Danaher Corp agreed to buy medical diagnostics company Beckman Coulter Inc for $5.8 billion cash, moving further into its growing medical technology business.
The $83.50-per-share deal represents an 11 percent premium to Beckman's closing price on Friday, and a roughly 45 percent premium over its price in December before rumors of a deal entered the marketplace, according to Beckman.
Beckman shares jumped 9.8 percent to $82.55 in premarket trading, while Danaher rose to $49.56.
The transaction is valued at about $6.8 billion, including assumed debt, the companies said. The deal is expected to close in the first half of 2011.
About a quarter of the funding comes from cash on hand, 15 percent from equity and 60 percent from new assumed debt, Danaher said on a conference call with analysts. Beckman is growing at 25 percent a year in China, Danaher said.
An aging population and more emphasis on preventive medical care, along with growth of medical technology, make clinical diagnostics an attractive $25 billion market, Danaher CEO Larry Culp said.
Danaher could cut costs by about $250 million over several years. The deal will add 5 cents to 10 cents to earnings this year and 25 cents to 30 cents a share in 2012.
Beckman Coulter, which has annual revenue of about $3.7 billion, would become part of Danaher's Life Sciences and Diagnostics segment, which includes its imaging and testing businesses.
Morgan Stanley was the sole financial adviser to Danaher, while Goldman Sachs advised Beckman Coulter.
Last December, Beckman hired Goldman to help with the possible sale of the company, which makes diagnostic instruments used in medical testing systems.
Prior to that, Beckman had experienced a volatile year in which Chief Executive Officer Scott Garrett suddenly resigned after a product recall.
Washington-based Danaher, whose products include environmental testing equipment and dental tools, said in December it could spend about $4 billion on acquisitions within the next year-and-a-half.

====

*Directions for this task:*
Return, word for word, the part of the passage on Danaher's purchase of Beckman Coulter between "Beckman shares jumped" and "half of 2011.", inclusive.

*Entries supplied:*
====

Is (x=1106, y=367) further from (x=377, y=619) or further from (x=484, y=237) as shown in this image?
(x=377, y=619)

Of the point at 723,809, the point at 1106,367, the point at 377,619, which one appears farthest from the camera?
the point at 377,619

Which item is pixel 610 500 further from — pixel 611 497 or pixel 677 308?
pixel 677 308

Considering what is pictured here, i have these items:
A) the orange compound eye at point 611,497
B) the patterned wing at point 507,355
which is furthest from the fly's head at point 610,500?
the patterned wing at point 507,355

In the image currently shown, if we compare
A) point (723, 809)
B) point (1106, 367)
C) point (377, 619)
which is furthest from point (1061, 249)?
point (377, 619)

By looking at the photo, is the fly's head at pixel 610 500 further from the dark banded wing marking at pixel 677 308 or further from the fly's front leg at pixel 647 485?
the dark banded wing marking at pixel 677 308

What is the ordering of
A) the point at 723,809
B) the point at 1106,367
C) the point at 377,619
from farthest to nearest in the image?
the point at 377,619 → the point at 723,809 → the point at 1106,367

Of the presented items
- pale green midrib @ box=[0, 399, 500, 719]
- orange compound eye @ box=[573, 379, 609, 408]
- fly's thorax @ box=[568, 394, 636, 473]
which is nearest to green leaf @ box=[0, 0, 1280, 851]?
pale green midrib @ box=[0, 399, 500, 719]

====

*Reply to the exercise:*
Beckman shares jumped 9.8 percent to $82.55 in premarket trading, while Danaher rose to $49.56.
The transaction is valued at about $6.8 billion, including assumed debt, the companies said. The deal is expected to close in the first half of 2011.